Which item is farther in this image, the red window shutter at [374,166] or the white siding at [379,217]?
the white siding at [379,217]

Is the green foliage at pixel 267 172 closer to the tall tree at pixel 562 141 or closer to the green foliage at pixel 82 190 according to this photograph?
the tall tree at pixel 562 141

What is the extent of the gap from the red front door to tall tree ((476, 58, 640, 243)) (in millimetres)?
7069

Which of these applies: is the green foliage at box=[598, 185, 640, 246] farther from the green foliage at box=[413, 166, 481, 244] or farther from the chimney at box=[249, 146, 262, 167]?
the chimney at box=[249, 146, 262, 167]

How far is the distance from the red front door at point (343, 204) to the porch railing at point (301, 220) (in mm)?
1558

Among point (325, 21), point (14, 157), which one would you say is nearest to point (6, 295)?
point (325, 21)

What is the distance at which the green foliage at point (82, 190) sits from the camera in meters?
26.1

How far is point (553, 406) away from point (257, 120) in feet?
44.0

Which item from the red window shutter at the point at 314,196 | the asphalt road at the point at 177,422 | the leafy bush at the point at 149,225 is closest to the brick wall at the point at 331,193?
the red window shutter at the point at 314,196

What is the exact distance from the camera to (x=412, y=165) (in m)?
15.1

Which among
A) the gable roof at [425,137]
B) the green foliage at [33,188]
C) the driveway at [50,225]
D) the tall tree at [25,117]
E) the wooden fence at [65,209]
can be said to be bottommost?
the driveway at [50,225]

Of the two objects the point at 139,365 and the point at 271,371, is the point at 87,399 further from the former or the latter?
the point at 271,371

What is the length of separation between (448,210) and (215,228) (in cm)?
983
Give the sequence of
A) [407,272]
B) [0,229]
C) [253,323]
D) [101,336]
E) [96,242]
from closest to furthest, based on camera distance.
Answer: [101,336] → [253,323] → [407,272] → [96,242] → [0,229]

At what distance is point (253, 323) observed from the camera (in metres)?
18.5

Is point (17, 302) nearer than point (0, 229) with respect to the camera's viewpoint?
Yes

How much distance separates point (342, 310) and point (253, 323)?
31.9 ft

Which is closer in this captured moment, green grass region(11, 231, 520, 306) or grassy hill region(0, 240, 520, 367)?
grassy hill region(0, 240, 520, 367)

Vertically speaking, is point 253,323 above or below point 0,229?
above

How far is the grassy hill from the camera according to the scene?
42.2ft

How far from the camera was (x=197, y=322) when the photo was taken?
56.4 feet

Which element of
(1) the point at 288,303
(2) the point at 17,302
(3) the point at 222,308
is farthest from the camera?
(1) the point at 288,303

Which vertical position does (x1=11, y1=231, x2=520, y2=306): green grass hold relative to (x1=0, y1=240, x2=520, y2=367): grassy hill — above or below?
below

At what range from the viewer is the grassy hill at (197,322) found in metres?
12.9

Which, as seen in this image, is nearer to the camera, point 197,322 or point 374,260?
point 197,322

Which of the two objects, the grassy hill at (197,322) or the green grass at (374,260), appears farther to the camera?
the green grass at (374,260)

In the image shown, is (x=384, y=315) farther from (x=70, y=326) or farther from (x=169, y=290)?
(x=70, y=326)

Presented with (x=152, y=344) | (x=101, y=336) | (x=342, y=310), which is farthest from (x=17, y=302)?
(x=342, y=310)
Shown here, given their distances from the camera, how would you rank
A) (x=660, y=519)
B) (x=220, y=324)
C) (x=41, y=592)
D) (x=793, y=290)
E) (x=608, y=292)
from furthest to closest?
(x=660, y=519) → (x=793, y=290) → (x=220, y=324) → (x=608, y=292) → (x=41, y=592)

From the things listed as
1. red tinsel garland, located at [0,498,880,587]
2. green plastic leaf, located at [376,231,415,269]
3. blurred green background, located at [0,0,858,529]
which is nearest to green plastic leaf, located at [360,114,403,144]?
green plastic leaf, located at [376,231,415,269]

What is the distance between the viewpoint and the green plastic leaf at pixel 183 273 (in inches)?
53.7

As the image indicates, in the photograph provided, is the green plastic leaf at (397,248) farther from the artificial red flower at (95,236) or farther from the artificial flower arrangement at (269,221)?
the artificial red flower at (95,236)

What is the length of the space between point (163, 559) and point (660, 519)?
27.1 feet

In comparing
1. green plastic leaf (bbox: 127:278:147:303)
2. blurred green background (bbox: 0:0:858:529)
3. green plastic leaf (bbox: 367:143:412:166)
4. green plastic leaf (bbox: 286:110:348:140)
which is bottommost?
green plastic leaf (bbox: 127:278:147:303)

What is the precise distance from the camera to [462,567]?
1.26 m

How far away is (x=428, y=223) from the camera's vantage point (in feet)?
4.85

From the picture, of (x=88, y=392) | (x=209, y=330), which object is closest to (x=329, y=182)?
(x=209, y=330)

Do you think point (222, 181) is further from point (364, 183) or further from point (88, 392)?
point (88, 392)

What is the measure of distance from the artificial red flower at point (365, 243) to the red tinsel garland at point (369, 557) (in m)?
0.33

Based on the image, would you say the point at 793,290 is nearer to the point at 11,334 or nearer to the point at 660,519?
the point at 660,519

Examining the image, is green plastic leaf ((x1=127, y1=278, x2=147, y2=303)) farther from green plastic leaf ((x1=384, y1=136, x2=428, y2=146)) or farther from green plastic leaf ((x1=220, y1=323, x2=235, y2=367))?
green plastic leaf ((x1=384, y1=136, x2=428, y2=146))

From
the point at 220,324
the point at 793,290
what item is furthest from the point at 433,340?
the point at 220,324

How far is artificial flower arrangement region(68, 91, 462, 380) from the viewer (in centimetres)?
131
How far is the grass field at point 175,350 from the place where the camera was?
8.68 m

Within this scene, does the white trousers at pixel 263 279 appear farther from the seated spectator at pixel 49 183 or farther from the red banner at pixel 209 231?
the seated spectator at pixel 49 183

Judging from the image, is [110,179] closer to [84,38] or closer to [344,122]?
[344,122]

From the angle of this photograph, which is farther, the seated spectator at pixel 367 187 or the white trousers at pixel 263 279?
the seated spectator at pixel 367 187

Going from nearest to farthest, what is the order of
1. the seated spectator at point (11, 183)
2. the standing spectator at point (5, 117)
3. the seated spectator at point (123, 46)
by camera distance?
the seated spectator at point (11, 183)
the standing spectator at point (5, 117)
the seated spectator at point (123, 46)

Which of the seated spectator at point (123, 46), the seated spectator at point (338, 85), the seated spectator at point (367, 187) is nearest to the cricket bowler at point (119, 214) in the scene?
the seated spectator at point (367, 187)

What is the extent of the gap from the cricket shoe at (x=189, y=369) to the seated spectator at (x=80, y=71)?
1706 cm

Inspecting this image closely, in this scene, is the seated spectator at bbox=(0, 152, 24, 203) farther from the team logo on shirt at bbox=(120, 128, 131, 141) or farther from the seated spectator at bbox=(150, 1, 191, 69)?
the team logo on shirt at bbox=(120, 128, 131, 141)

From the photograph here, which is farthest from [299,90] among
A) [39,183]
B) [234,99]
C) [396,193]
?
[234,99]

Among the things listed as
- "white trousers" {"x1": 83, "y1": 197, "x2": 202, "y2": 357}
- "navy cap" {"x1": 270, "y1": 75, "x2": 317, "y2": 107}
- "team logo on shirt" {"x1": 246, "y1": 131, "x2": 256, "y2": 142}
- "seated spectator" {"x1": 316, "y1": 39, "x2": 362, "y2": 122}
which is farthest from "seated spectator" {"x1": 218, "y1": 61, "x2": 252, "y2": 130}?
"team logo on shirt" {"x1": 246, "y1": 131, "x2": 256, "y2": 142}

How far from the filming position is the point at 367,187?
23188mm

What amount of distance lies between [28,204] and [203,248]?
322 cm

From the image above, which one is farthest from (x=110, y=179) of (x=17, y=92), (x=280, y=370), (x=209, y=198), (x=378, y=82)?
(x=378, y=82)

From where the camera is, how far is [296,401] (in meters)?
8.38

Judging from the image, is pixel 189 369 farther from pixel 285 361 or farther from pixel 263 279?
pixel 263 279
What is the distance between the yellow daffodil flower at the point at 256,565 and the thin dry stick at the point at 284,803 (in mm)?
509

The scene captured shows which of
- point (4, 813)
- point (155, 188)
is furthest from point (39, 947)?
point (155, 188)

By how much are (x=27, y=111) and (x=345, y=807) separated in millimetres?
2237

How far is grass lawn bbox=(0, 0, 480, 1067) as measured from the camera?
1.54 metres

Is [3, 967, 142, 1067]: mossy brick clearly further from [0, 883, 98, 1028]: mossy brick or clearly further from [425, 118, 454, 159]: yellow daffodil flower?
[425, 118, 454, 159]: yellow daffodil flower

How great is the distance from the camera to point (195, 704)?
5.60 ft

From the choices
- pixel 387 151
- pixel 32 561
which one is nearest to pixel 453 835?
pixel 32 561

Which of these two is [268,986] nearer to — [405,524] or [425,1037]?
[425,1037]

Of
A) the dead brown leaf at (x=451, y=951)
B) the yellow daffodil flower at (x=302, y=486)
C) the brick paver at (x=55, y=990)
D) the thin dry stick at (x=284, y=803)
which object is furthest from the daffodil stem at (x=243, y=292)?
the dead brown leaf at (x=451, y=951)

============

◆ **WHAT IS NEEDED**
Print from the line containing "By how much" to the last line above, exactly as written.

◆ **ANSWER TO THE TASK**
By how much are (x=27, y=111) and (x=345, y=807) separated in millimetres?
2237

How far is grass lawn bbox=(0, 0, 480, 1067) as measured from the camera?
1.54 metres

Is [3, 967, 142, 1067]: mossy brick clearly further from [0, 883, 98, 1028]: mossy brick or clearly further from [425, 118, 454, 159]: yellow daffodil flower?
[425, 118, 454, 159]: yellow daffodil flower

How great is the distance from the camera to point (195, 704)?
5.60 ft

From the choices
- pixel 387 151
- pixel 32 561
which one is nearest to pixel 453 835?
pixel 32 561

Which of these two is [268,986] nearer to — [405,524] or [425,1037]?
[425,1037]

Of
A) the dead brown leaf at (x=451, y=951)
B) the yellow daffodil flower at (x=302, y=486)
C) the brick paver at (x=55, y=990)
D) the thin dry stick at (x=284, y=803)
which object is furthest from the daffodil stem at (x=243, y=292)?
the dead brown leaf at (x=451, y=951)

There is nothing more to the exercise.